Les mesures au sol sont précises mais locales, tandis que les satellites optiques n’offrent qu’une vision de surface. Pour sonder la structure intime des forêts — là où réside l’essentiel de la biomasse — une autre approche était nécessaire.

Biomass : une technologie inédite pour sonder les forêts depuis l’espace

Fruit de plus de deux décennies de recherche, Biomass embarque un radar fonctionnant en bande P, une fréquence jusqu’ici jamais utilisée pour l’observation de la Terre à des fins climatiques. Sa longueur d’onde, d’environ 70 cm, permet de traverser les couches feuillues pour interagir directement avec les troncs et branches, zones de stockage privilégiées du carbone.

Le satellite cartographiera la planète sur des zones de 200 mètres par 200 mètres, avec une précision visée de 20 %, couvrant forêts tropicales, boréales et tempérées. Durant cinq ans, il produira des cartes 3D de la biomasse terrestre. Ces données viendront alimenter les modèles climatiques, avec un niveau de résolution jamais atteint.

« Cette mission est une étape décisive pour comprendre l’absorption naturelle du CO₂ à l’échelle globale », précise le directeur général de l’ESA, Josef Aschbacher.

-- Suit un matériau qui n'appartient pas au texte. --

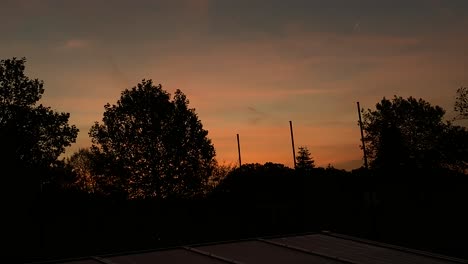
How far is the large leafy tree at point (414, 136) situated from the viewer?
249 ft

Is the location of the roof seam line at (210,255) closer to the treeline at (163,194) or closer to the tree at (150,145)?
the treeline at (163,194)

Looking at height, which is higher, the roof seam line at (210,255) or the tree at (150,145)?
the tree at (150,145)

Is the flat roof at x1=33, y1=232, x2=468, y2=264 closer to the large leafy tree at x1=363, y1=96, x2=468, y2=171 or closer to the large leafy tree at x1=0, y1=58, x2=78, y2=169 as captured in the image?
the large leafy tree at x1=0, y1=58, x2=78, y2=169

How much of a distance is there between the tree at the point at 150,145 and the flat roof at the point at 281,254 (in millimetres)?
37926

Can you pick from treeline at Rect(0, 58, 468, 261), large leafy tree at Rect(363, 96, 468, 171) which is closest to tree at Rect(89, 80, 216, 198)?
treeline at Rect(0, 58, 468, 261)

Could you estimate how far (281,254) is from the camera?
545 inches

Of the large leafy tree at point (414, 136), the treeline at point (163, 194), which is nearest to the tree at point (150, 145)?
the treeline at point (163, 194)

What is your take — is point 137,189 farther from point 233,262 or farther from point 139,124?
point 233,262

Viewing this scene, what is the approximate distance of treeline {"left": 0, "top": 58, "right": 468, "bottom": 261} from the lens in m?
33.3

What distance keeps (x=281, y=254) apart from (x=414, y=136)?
73.7 m

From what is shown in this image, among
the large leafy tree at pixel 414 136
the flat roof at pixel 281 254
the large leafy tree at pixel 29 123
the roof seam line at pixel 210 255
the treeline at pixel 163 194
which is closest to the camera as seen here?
the roof seam line at pixel 210 255

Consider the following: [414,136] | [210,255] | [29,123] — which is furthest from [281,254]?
[414,136]

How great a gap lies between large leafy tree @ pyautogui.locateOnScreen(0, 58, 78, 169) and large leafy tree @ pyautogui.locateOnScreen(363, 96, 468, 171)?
1911 inches

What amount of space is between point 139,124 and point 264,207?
19.0m
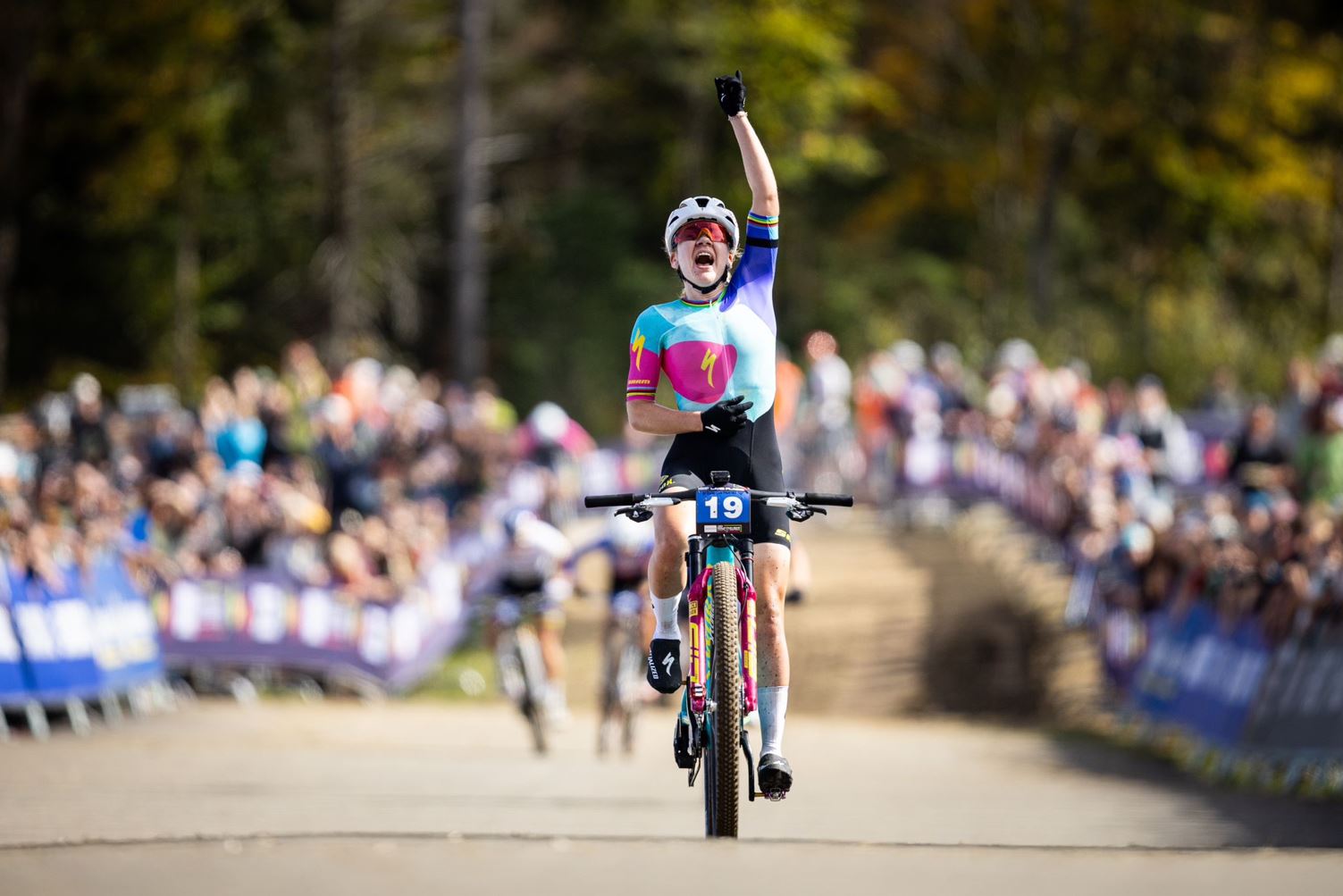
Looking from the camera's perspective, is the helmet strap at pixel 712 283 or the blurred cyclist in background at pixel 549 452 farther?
the blurred cyclist in background at pixel 549 452

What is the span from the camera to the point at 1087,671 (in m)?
22.2

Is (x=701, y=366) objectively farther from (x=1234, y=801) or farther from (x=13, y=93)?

Une vidéo officielle publiée par l’ESA permet de revivre le lancement du satellite depuis Kourou : https://youtu.be/MejXrSjDlb0

Des retombées attendues bien au-delà des laboratoires

Les données issues de Biomass ne se limiteront pas à la sphère académique. Elles sont appelées à jouer un rôle stratégique dans les engagements internationaux. L’Accord de Paris impose aux États de fournir des bilans carbone détaillés. Mais beaucoup reposent encore sur des estimations parcellaires.

Biomass offre une opportunité unique d’harmoniser ces bilans, de suivre les efforts de préservation forestière et de détecter la déforestation illégale. Le satellite pourrait aussi donner une assise scientifique plus solide aux mécanismes de compensation carbone et aux programmes comme REDD+.

« Sans données fiables, pas de confiance. Biomass peut devenir un outil de transparence pour les politiques environnementales », souligne Hélène Paquet, climatologue associée à la mission.

Un projet européen ambitieux, à portée mondiale

Développé dans le cadre du programme Earth Explorer de l’ESA, Biomass a été assemblé par Airbus Defence and Space au Royaume-Uni. Son antenne radar, une structure déployable de 12 mètres de diamètre, a représenté un défi technique majeur. Le coût de la mission avoisine les 500 millions d’euros.

Son lancement par la fusée Vega-C depuis la Guyane française incarne également la volonté européenne de renforcer sa souveraineté dans l’observation terrestre. En fournissant des données indépendantes et ouvertes, l’Europe entend se positionner comme un acteur fiable dans la gouvernance climatique mondiale.

Une meilleure connaissance, pour une action plus juste

Les premiers jeux de données calibrées sont attendus d’ici la fin de l’année, après plusieurs mois de tests en orbite. Si les promesses sont tenues, Biomass permettra de mieux comprendre les capacités d’absorption des forêts, mais aussi leur évolution face aux pressions climatiques et humaines.

La mission ne résoudra pas, à elle seule, l’urgence climatique. Mais en dissipant une part de l’incertitude, elle pourrait permettre aux décideurs de fonder leurs politiques sur des bases plus solides. Reste à savoir si cette connaissance plus fine du vivant saura se traduire par des actes. Car la donnée, aussi précise soit-elle, ne vaut que par ce que l’on en fait.